At the Foundation for Economic Education Nicholas Anthony muses over whether central banks are trying to engineer a return to the gold standard:
In game theory, opponents can make threats and promises, but this is mostly considered cheap talk. There’s no cost to say it and there is no cost to receive it. So, why not do it? It is for this reason that no player will change what their strategy is in response to cheap talk. However, signaling is a different matter. A credible signal is costly and separates the aces from the jokers.
Accumulating gold is a costly, credible signal.

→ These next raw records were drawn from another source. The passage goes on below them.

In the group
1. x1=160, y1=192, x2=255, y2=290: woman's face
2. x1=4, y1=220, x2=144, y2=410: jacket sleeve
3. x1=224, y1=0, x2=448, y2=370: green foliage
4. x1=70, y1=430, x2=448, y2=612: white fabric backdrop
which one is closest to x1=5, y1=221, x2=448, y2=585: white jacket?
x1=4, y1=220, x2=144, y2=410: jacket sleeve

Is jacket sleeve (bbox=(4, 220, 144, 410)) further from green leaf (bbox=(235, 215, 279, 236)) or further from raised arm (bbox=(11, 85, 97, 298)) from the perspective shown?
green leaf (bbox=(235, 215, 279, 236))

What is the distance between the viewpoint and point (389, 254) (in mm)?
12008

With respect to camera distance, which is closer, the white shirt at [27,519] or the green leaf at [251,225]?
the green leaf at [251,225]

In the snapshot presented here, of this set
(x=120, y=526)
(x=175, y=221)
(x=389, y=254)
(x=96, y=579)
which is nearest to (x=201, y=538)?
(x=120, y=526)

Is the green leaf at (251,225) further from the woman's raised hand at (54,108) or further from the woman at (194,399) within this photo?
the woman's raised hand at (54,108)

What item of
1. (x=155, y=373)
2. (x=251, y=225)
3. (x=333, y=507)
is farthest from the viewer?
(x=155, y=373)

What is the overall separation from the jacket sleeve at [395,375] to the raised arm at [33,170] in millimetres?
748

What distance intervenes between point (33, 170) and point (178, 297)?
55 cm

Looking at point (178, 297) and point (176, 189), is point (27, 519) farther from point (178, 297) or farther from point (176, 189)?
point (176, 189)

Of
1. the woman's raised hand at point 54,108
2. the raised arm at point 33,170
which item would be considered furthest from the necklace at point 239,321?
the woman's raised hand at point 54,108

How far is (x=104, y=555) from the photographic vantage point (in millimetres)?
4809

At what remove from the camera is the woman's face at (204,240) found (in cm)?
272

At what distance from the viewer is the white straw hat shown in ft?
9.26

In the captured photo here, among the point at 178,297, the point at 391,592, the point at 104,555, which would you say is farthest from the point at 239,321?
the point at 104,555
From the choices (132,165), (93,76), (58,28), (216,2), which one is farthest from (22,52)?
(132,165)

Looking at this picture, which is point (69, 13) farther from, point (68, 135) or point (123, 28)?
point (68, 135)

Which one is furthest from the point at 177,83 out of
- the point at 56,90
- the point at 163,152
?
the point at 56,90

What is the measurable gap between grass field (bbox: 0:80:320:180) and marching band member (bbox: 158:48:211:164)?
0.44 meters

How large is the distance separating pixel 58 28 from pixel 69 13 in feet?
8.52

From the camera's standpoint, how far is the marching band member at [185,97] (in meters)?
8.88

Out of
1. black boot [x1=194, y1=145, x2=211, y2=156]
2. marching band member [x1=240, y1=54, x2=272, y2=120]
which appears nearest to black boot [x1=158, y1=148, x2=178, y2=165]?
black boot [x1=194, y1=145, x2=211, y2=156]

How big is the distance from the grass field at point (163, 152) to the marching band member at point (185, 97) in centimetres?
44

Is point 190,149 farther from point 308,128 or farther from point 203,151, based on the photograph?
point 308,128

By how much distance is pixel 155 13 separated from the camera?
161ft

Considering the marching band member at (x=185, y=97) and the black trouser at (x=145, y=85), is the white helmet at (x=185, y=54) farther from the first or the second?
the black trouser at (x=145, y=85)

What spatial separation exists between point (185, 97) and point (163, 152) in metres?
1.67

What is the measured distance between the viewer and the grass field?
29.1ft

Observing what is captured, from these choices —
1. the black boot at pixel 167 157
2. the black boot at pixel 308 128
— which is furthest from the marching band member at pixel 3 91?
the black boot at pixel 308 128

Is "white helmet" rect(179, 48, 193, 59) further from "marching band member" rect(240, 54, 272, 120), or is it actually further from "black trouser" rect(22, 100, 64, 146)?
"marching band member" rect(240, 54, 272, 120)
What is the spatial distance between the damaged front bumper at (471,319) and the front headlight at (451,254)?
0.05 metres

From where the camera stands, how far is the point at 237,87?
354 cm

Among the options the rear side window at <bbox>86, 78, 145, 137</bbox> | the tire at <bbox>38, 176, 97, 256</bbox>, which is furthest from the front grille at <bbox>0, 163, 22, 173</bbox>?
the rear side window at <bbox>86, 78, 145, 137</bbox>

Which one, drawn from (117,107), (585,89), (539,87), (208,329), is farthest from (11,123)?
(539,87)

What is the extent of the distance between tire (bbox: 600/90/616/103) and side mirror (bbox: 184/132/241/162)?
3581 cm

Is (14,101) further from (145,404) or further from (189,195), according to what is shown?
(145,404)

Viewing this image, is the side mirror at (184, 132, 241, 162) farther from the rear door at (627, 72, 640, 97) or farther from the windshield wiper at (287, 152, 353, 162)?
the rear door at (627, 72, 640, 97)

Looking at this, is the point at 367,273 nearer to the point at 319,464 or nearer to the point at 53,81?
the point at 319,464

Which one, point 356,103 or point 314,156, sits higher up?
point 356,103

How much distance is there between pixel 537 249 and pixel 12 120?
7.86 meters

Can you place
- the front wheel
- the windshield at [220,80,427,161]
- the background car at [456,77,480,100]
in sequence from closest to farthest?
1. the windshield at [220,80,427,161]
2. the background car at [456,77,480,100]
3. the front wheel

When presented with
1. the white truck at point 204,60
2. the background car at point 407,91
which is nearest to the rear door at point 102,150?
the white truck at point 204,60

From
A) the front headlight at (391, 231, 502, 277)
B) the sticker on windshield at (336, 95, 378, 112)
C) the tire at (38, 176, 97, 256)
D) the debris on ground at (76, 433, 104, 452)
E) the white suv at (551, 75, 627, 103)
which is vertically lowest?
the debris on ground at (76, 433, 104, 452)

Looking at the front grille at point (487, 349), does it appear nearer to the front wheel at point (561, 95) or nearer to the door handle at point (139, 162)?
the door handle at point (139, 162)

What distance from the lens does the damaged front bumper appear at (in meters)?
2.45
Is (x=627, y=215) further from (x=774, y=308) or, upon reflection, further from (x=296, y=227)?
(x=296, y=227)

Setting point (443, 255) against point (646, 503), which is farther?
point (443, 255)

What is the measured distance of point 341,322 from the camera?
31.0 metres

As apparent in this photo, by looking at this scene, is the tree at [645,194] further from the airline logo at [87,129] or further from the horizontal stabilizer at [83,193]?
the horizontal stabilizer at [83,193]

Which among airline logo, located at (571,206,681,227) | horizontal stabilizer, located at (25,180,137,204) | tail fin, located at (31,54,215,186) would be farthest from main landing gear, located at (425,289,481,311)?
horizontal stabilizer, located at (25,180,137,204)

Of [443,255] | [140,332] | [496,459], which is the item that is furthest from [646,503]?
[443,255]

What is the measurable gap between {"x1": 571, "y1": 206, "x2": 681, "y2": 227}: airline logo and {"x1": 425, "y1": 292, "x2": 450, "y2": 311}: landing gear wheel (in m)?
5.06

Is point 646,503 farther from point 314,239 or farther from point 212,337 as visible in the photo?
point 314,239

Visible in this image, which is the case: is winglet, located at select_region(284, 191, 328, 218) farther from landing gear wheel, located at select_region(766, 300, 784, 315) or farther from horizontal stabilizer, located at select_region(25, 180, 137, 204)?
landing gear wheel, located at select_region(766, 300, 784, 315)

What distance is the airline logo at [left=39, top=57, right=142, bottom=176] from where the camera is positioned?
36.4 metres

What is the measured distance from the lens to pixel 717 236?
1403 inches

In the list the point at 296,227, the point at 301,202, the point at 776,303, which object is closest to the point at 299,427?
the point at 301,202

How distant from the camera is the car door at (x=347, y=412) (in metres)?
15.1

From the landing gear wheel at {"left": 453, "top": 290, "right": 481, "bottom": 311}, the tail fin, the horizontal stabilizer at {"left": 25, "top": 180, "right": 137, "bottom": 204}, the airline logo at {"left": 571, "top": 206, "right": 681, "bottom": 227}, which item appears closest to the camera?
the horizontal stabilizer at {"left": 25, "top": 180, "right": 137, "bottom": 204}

In the case of the US-China trade war, China could use gold holdings to dump the dollar. If so, the US would incur a cost much higher than the revenue from tariffs levied on Chinese businesses and American citizens. By accumulating these holdings, China signals that coordination is a better long-term policy.
The Chinese authorities could always make the yuan fully convertible and try to have the yuan replace the dollar as the world’s reserve currency. Just a thought.
Here’s an exercise for the interested student. Assume that the EU, China, and India all return to the gold standard. What would the implications be for the United States? I would speculate that no American politician would have the vaguest idea of what to do under a gold standard and would frantically try to pursue a decreasingly convincing business as usual.
That’s not actually something I’m particularly worried about for simple reason. China, the EU, and India are all in worse shape than we are.